Instruction » Copy out all of the material below word for word, keeping every line as it is.

(Dataset items)
☆ ☆ ☆ ☆

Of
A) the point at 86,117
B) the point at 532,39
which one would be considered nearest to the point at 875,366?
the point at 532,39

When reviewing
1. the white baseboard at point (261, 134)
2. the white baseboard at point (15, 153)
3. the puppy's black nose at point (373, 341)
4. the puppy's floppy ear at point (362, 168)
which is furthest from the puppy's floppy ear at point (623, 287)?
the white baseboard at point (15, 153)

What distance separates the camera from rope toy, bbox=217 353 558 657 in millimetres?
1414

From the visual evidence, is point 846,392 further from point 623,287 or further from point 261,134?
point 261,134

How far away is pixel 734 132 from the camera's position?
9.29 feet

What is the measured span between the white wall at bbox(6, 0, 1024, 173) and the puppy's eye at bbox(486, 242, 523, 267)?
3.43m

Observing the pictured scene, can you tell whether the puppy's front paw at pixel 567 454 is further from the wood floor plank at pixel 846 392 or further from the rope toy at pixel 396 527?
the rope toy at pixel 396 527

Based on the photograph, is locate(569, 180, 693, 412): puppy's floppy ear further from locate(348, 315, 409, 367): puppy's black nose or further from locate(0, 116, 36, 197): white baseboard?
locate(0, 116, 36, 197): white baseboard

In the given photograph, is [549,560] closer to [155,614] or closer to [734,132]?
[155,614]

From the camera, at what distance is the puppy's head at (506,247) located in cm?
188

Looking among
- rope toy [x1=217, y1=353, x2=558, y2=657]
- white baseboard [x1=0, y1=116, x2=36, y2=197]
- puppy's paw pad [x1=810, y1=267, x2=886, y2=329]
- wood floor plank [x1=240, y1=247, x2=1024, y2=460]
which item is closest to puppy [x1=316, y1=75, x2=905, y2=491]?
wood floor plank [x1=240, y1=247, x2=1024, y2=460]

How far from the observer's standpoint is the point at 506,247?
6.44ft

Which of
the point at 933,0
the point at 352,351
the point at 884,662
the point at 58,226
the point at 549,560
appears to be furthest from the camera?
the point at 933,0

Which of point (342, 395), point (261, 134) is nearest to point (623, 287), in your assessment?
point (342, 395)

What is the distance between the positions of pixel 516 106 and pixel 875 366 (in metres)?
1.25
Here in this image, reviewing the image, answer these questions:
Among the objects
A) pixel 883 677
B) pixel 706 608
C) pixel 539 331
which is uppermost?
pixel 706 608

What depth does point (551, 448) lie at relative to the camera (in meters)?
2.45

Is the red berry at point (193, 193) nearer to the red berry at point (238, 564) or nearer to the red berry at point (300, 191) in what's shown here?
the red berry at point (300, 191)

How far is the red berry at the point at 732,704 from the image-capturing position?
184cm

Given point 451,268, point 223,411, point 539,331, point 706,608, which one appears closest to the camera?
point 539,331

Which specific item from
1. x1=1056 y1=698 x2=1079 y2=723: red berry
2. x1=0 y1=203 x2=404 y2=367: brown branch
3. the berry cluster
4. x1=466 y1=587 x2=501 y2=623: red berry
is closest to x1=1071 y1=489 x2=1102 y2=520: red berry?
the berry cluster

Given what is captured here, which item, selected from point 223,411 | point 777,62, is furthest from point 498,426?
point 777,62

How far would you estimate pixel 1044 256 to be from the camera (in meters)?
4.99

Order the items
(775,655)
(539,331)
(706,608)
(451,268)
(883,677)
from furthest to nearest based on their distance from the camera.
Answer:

☆ ☆ ☆ ☆

Solution below »
Of
A) the point at 86,117
B) the point at 532,39
which one would be considered nearest to the point at 875,366?
the point at 532,39

When reviewing
1. the white baseboard at point (261, 134)
2. the white baseboard at point (15, 153)
3. the puppy's black nose at point (373, 341)
4. the puppy's floppy ear at point (362, 168)
which is furthest from the puppy's floppy ear at point (623, 287)?
the white baseboard at point (15, 153)

What distance separates the camera from rope toy, bbox=217 353 558 657 in millimetres?
1414

From the visual evidence, is point 846,392 further from point 623,287 or further from point 261,134?
point 261,134

How far away is pixel 734 132 from the camera's position?
9.29 feet

What is the measured span between the white wall at bbox(6, 0, 1024, 173) and the puppy's eye at bbox(486, 242, 523, 267)?
3.43m

Observing the pictured scene, can you tell whether the puppy's front paw at pixel 567 454 is further from the wood floor plank at pixel 846 392 or further from the rope toy at pixel 396 527?
the rope toy at pixel 396 527

Based on the photograph, is locate(569, 180, 693, 412): puppy's floppy ear further from locate(348, 315, 409, 367): puppy's black nose or further from locate(0, 116, 36, 197): white baseboard?
locate(0, 116, 36, 197): white baseboard

In the given photograph, is [549,560] closer to [155,614] or closer to [734,132]?
[155,614]

From the camera, at what distance is the puppy's head at (506,247) located in cm?
188

Looking among
- rope toy [x1=217, y1=353, x2=558, y2=657]
- white baseboard [x1=0, y1=116, x2=36, y2=197]
- puppy's paw pad [x1=810, y1=267, x2=886, y2=329]
- wood floor plank [x1=240, y1=247, x2=1024, y2=460]
which item is closest to puppy [x1=316, y1=75, x2=905, y2=491]?
wood floor plank [x1=240, y1=247, x2=1024, y2=460]

How far from the observer's standpoint is the point at 506,247?
6.44ft

Which of
the point at 933,0
the point at 352,351
the point at 884,662
the point at 58,226
the point at 549,560
appears to be furthest from the camera?
the point at 933,0

Which of point (342, 395), point (261, 134) is nearest to point (623, 287), in your assessment?
point (342, 395)

What is the distance between the positions of pixel 516 106 and pixel 875 366 (in metres)?
1.25
Here in this image, reviewing the image, answer these questions:
Among the objects
A) pixel 883 677
B) pixel 706 608
C) pixel 539 331
which is uppermost?
pixel 706 608

What depth does point (551, 448) lie at relative to the camera (in meters)?
2.45

Is the red berry at point (193, 193) nearer to the red berry at point (238, 564) or nearer to the red berry at point (300, 191) in what's shown here?
the red berry at point (300, 191)

How far is the red berry at the point at 732,704 from the image-capturing position?
184cm

Given point 451,268, point 223,411, point 539,331, point 706,608, which one appears closest to the camera?
point 539,331

Which specific item from
1. x1=1056 y1=698 x2=1079 y2=723: red berry
2. x1=0 y1=203 x2=404 y2=367: brown branch
3. the berry cluster
4. x1=466 y1=587 x2=501 y2=623: red berry
is closest to x1=1071 y1=489 x2=1102 y2=520: red berry?
the berry cluster

Given what is captured here, which item, selected from point 223,411 | point 777,62, is furthest from point 498,426?
point 777,62

How far would you estimate pixel 1044 256 to be from the camera (in meters)?
4.99

Order the items
(775,655)
(539,331)
(706,608)
(451,268)
(883,677)
from furthest to nearest based on their distance from the camera.
Answer:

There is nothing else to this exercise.